Is this execution time for market orders acceptable?

Discussion in 'Order Execution' started by ArcticTrader, Jul 18, 2006.

  1. ArcticTrader

    ArcticTrader Guest

    Hey there...

    I am just wondering since I am new to direct access trading, whether it is acceptable for my software platform (in this case CyberTrader) to take up to 5 seconds to fill a market order. I trade remote prop at home, so I don't know if that has anything to do with it.

    Sometimes I place a market order and I can see it placing and cancelling orders at subsequently lower (or higher) prices as it tries to "catch" the market while it's moving, usually with the result that I get filled something like 5 cents away from whatever the bid/ask was showing on my screen when I pressed the key. (Actually, I normally get filled right when the market stops moving, which is usually the exact wrong place for a fill.) This is on a relatively medium-speed stock like AAPL or MRVL, I haven't even tried it on crazy movers like GOOG (nor will I).

    Anyways, I was just wondering for those of you that trade at home, whether this is a function of my software, my broker, or the fact that I trade at home? (I have a decent high-speed connection.) Since I don't tend to scalp too much it hasn't affected me hugely, but it would be nice to be able to have truly "instant" execution... this type of thing makes it very hard to get out quickly if I pick the wrong direction...

  2. mnx


    5 secs is too long for a market order on a nasdaq stock (unless it's at the open or close in which case mkt orders to sumo have been quite slow in the past...)

    I'd try demoing another platform and see if it's any faster... it probably will be...

  3. zzzap


  4. qazmax


    It is important to understand what the broker is doing for you. Most ECNs and exchanges accept true markket orders. You will get filled very quickly as long as there is nothing wierd going on (short order, crossed market etc...). You will get filled at the market price no matter how low it is

    What it sounds like you broker's routing program is doing for you is a little smarter with not much loss in timliness. By changing your order to a limit order it allows your order to be exposed to hidden order flow and reserve orders.

    Suppose the bid is... ARCA 50.00 100 shares (5,000 reserve)

    And the next lower bid is... INET 49.85 5000 shares

    If you want to sell 1,000 shares at the market you have to know if you want to TRY and get 100 shares at 50.00 and 900 shares at 49.85 or all 1,000 shares at 50.00.

    If your broker decides to release your order as a true market order you will get 100 shares at 50.00 and 900 shares at 49.85 and it will happen almost instantly.

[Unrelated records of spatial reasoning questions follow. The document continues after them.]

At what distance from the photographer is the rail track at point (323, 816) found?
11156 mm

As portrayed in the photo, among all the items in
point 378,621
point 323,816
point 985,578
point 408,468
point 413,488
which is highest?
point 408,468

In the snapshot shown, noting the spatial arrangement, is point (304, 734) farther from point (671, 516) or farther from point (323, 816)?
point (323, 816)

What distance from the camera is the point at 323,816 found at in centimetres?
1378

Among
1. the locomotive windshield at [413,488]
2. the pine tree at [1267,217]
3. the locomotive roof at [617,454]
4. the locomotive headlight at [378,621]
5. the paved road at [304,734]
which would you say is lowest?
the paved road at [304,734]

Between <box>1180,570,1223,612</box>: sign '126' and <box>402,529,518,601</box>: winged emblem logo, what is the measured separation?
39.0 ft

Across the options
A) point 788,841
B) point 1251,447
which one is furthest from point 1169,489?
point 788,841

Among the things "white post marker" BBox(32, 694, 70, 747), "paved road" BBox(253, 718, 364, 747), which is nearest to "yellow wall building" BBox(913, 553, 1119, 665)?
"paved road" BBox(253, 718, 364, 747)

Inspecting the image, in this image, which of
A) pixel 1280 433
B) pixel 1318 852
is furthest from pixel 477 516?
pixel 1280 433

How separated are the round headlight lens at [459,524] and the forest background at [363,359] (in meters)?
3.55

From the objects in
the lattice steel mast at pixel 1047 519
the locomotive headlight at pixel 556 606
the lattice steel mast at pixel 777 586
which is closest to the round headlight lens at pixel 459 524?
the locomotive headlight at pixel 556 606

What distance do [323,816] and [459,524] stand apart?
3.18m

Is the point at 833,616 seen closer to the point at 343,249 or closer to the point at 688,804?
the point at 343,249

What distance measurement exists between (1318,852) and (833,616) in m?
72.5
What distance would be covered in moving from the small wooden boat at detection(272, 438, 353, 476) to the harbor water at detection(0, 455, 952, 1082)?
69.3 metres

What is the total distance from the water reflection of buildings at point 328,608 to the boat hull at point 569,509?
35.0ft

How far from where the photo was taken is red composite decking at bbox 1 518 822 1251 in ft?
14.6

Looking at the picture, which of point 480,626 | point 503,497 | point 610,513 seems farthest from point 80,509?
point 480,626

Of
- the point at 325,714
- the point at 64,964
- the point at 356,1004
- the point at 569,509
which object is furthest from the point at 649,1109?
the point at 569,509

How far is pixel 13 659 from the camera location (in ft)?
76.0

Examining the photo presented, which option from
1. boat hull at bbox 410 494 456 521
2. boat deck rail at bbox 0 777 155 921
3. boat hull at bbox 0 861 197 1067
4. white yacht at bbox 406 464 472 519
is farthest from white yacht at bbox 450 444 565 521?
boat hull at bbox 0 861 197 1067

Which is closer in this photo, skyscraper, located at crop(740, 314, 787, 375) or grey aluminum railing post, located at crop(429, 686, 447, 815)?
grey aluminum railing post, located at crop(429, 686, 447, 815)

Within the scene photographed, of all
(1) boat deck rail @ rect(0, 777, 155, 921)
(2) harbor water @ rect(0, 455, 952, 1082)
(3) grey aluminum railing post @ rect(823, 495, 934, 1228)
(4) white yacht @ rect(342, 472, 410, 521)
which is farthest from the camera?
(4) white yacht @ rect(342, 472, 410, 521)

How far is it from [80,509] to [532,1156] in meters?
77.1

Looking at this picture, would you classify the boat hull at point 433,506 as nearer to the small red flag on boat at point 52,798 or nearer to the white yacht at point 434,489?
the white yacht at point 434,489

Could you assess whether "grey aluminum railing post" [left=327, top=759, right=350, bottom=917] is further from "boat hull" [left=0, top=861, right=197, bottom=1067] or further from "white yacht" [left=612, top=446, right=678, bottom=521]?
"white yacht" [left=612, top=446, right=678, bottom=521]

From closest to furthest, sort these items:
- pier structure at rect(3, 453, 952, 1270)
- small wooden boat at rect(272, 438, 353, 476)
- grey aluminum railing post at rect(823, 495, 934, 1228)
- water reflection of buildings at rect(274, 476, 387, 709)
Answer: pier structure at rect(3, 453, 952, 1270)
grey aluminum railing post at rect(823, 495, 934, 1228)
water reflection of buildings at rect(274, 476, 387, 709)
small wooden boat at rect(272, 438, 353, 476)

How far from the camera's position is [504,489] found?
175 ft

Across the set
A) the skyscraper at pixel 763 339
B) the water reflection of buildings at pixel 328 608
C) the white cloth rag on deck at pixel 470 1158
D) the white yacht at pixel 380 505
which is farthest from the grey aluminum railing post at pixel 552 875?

    If your broker converts your market order to a limit order and releases it to the market at 50.00 you will get the first 100 shares and then the reserve will fill the balance at 50.00.

    There are a lot of factors going into order routing and most of the time your broker is balancing routing options with speed. Ultimately this leads to several scenarios...

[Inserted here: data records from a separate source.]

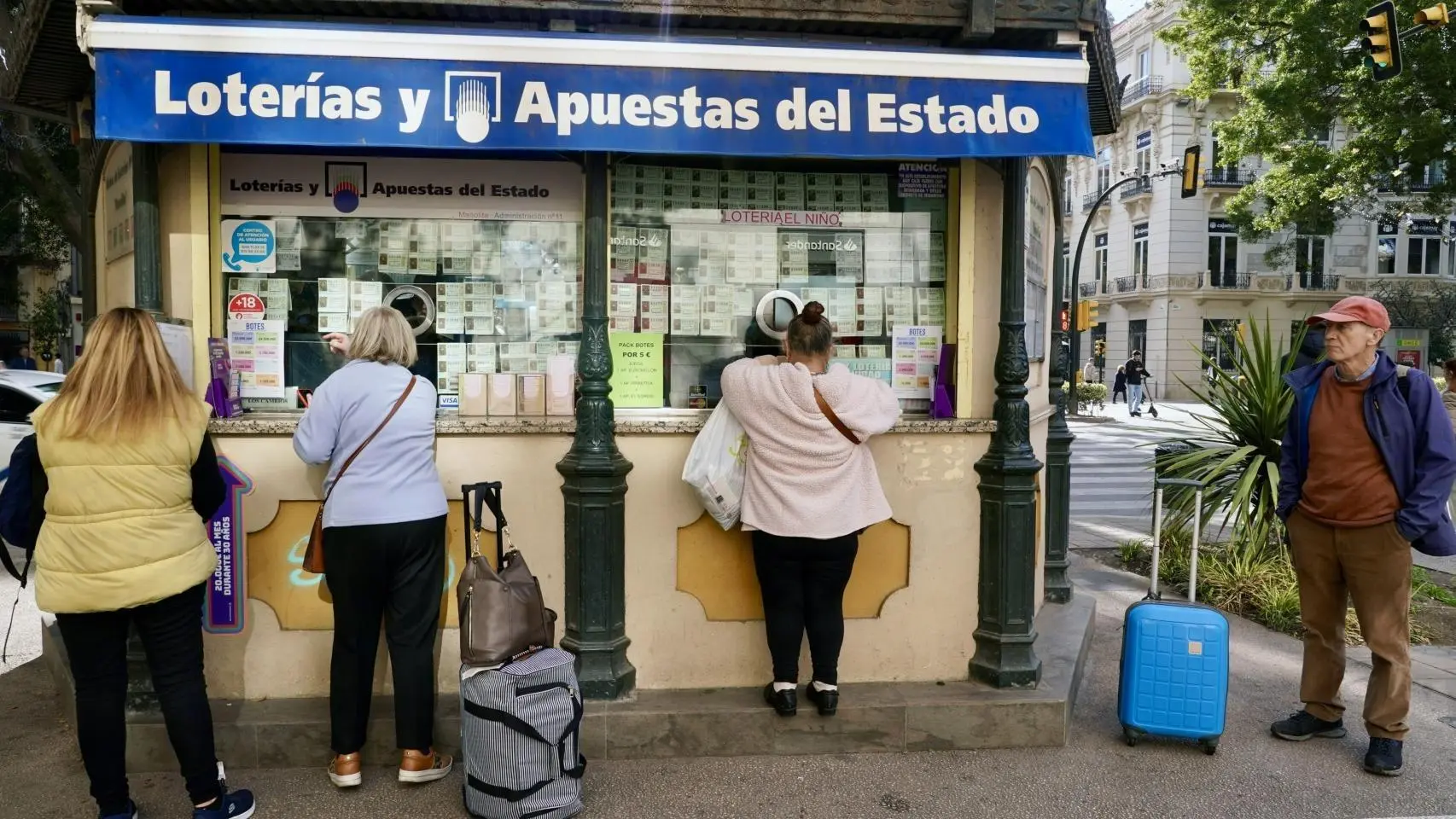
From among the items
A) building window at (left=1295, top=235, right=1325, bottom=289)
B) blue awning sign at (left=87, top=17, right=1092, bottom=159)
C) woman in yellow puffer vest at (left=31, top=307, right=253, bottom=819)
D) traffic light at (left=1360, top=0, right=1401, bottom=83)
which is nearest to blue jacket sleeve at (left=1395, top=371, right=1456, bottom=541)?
blue awning sign at (left=87, top=17, right=1092, bottom=159)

    1) The customer gets a fast fill at a good price he is happy and never mentions it.

    2) The customer gets a fast fill at an inferior price and then calls to compalin about the price.

    3) The customer gets a slow fill at a good price and calls to complain about the speed.

    4) The customer gets a slow fill at a bad price and imediately post to ET about what scum brokers are and how they need to switch to a new broker.

    Bottom line is... know how they work your orders. If you approve logically than stick with them. If not find another broker. Do not let fill prices and speed of a few trades determine you executing broker.

    It is just like sticking with a trading system. You believe it logically and you accept the bad trades with the good. Or you switch trading systems.

  5. ============

    That sounds wrong' 'normal get filled when market stops moving;''
    does that happen like 20 times in a row???. Wouldnt put up with that

    However they say Blair Hull was the slowest market maker on the floor;
    so thats fine by me , slow , but consistantly good fills.

    Only a scalper would complain about the latter;
    browser based stuff also does that 5 second stuff.

    Slow speed/bad fills needs to be changed;
    but never seen any NasdaQQQ as precise as NYSE, reguardless of Broker.:cool:

    Would want to test NYSE before I blame some one else,
  6. ArcticTrader

    ArcticTrader Guest

    I see what you're saying... my broker seems to place limit orders and then cancel/replace them on the way down/up as the stock runs away.

    I can't see how any broker can possibly justify doing this and calling it a market order, since if I wanted to place a limit order at $50.00, cancel it, then place another one at a lower price, I would do exactly that myself.

    One would think that a market order should actually be a market order, that's why I'm sending it as such!

    Anyways, there doesn't seem to be an option to send a true market order, so I guess I'll just have to deal with it or change brokers.